Lazlo Nemes’ much anticipated follow up to Son of Saul is a slow, unravelling mystery set in Budapest 1913, a city rivalling Vienna in all splendour but with a tension bubbling beneath that has them on the brink of the Great War.
Irisz Leiter (Juli Jakab) arrives at a renowned hat retailer that by no coincidence shares her name. This store belonged to her late parents, from whom she was separated as an infant. Raised with impressive milliner experience, Irisz returns seeking employment and a connection to the family that she left behind. When she hears talk of having a brother, involved in a local scandal no less, she becomes determined to find out what happened, despite many wanting her to quietly leave town. None moreso than the current proprietor of Leiter’s, and yet through sheer will and stubborn determination she returns time and again, managing somehow to worm her way into a position and a place to stay.

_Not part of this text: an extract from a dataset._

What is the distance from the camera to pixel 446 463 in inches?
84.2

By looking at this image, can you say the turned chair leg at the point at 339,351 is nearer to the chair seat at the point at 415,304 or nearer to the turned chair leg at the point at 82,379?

There begins a pattern of Irisz having a door closed in her face, both figuratively and literally, only to find another way in, sometimes impossibly so. This she does whilst uncovering secrets that belie this establishment and the customer base of wealthy elites.
Sunset uses the same shooting style as Nemes’ previous film, following the central character and framing every event from her perspective, if not looking over her shoulder, looking directly at her face. Where Son of Saul had the terrifying urgency of a Jewish worker navigating through hellish layers of Auschwitz, the style choice is less obvious here.
Despite being in every shot of the film Irisz doesn’t give much away. This feels mysterious at first, especially with her magical ability to defy instruction and consequences, but no explanation makes her feel empty, if not a tad dense, in the end.
The camerawork, which has to be a focus-puller’s nightmare, grows tiresome with unclear intention, making events feel more contrived than they might have otherwise – conveniently stumbled upon like a kind of immersive theatre.
The drawn out pace and repetitive nature make it feel unnecessarily long, but it is a treat to look at regardless and you sit in constant admiration of its complex coordination.